== Passage to read ==
[tahoe-dev] maximum file sizes: 2GiB with helper, 12GiB without

zooko zooko at zooko.com
Tue Mar 11 18:31:47 UTC 2008


Brian:

Thanks for figuring out the file size limitations.

It's too bad that it isn't "basically unlimited", the way you and I  
both thought that it was.

In the future, let's always use 8-byte lengths/counts instead of 4- 
byte, unless we are very, very sure that nobody could ever want more  
items of that type, *and* saving 4 bytes in that data structure is a  
significant efficiency improvement.

I'm re-arranging your quoted letter in order to respond to the most  
urgent point first:


On Mar 11, 2008, at 2:41 AM, Brian Warner wrote, in some order:

> The storage server's share format (with the 4-byte share size) is a  
> tougher
> limit to raise, since it requires a new version number for the  
> sharefiles
> (and backwards-compatibility code).

Hm.  As you mention, the backwards compatibility issues on foolscap  
protocol are not too troublesome -- if we simply replace the "int"  
constraint with IntegerConstraint(8), then old servers and old  
clients will continue to function normally.  (Thank you, duck typing.)

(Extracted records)

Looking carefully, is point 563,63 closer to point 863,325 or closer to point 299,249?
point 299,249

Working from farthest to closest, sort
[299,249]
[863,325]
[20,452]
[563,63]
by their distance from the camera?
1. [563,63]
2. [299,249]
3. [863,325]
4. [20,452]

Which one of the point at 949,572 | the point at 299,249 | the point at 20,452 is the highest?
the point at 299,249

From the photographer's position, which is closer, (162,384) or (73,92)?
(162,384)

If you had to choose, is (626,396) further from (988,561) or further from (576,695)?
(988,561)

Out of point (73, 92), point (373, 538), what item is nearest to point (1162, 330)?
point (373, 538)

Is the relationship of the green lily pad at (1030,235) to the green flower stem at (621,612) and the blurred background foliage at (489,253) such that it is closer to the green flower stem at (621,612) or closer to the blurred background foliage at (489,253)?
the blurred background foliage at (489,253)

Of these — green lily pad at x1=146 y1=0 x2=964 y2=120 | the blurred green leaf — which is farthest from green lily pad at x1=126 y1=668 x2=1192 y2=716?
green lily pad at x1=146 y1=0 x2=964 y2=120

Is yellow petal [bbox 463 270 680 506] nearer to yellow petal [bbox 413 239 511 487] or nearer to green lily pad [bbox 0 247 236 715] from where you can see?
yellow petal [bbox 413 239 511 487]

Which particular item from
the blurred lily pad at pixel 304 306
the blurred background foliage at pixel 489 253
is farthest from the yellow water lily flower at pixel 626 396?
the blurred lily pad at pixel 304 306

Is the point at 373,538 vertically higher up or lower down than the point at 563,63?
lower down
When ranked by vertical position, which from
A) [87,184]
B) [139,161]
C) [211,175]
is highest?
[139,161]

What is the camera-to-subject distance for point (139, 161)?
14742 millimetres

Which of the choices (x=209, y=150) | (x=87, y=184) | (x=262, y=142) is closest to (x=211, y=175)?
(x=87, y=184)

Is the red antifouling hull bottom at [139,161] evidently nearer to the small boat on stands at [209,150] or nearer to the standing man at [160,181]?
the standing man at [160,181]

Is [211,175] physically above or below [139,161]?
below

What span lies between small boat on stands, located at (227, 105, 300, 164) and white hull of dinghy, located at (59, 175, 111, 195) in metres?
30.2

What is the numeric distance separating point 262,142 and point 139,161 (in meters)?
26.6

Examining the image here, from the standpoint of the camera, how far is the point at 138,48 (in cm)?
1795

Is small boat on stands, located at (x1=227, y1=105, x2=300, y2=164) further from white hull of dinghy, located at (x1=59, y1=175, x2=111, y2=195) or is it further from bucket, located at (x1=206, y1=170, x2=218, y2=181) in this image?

== Work to do ==
a. Reproduce the passage of the tahoe-dev message on file size limits that begins with the words containing "[tahoe-dev] maximum file" and ends with "file size limitations.".
b. Go on with the tahoe-dev message on file size limits, starting right after its final sentence.

== Solved problems ==
a.
[tahoe-dev] maximum file sizes: 2GiB with helper, 12GiB without

zooko zooko at zooko.com
Tue Mar 11 18:31:47 UTC 2008


Brian:

Thanks for figuring out the file size limitations.

b.
Also, the backwards compatbility issues on share files are not too  
troublesome, because we do not need for storage servers running code  
< 0.9.0 to read in share files produced by storage servers running  
code >= 0.9.0.

So we could, today, change the code in storage.py [1] which detects  
the share version number when a share file is read in, and if it is  
version 2, then it treats the share data length as 8 bytes instead of 4.

At the same time, we can change storage.py to write out shares in the  
new version 2 format.

If we did this, the effective limit on file size that can be uploaded  
with v0.9.0 would go from 2 GiB to 8.8 TB (with helper), or from 12  
GiB to 8.8 TB (without helper).

Doing this today would not cause any further backwards compatibility  
issues, other than that you cannot move share files from a >= 0.9.0  
storage server to a < 0.9.0 server, nor replace a running >= 0.9.0  
server with a < 0.9.0 server.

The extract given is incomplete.